FreeBSD includes LLDB in the base system. At present, it has some limitations in comparison with the GNU GDB debugger, and does not yet provide a complete replacement. It used to rely on an obsolete plugin model in LLDB that was a growing technical debt. This project aimed to bring LLDB closer to a fully featured replacement for GDB, and therefore for FreeBSD to feature a modern debugger for software developers.
The legacy monolithic target support executed the application being debugged in the same process space as the debugger. The modern LLDB plugin approach, used on other supported targets, executes the target process under a separate lldb-server process. This improves reliability and simplifies the process / thread model in LLDB itself. In addition, remote and local debugging is now performed using the same approach.
After the migration to the new process model on 32 and 64-bit x86 CPUs, the project focused on reviewing the results of LLDB’s test suite and fixing tests as time permits.
The Project Schedule was divided into three milestones, each taking approximately one month and summarized with a detailed blog report:
- M1 Introduce new FreeBSD Remote Process Plugin for x86_64 with basic support and upstream to LLVM.
- M2 Ensure and add the mandated features in the project (process launch, process attach (pid), process attach (name), userland core files, breakpoints, watchpoints, threads, remote debugging) for FreeBSD/amd64 and FreeBSD/i386.
- M3 Iterate over the LLDB tests. Detect and as time permits fix bugs. Ensure bug reports for each non-fixed and known problem. Add missing man pages and update the FreeBSD Handbook.
During the Moritz Systems work, the FreeBSD Project gained numerous important improvements: in the kernel, userland base libraries (the dynamic loader) and the LLVM toolchain FreeBSD support.

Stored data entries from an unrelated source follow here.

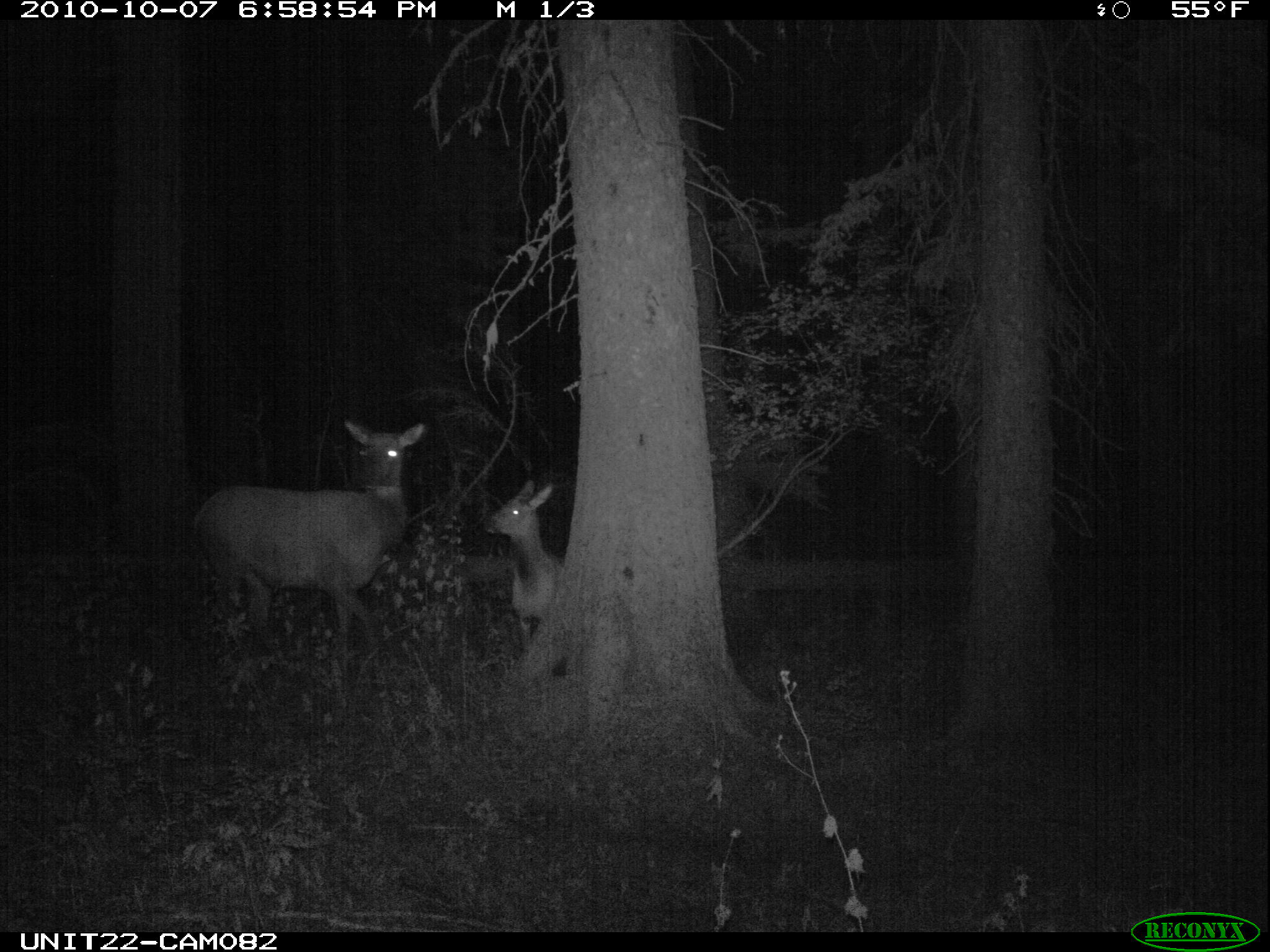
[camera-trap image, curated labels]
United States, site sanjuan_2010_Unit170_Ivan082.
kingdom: Animalia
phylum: Chordata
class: Mammalia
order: Artiodactyla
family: Cervidae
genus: Cervus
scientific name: Cervus elaphus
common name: red deer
Cervus elaphus (red deer).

The introduced changes are expected to be shipped with LLDB 12.0, and where applicable in FreeBSD 13.0.
The overall experience of FreeBSD/LLDB developers and advanced users on this rock solid Operating System reached the state known from other environments. Furthermore, the FreeBSD-focused work also resulted in generic improvements, enhancing the LLDB support for Linux and NetBSD.
This work was sponsored by The FreeBSD Foundation.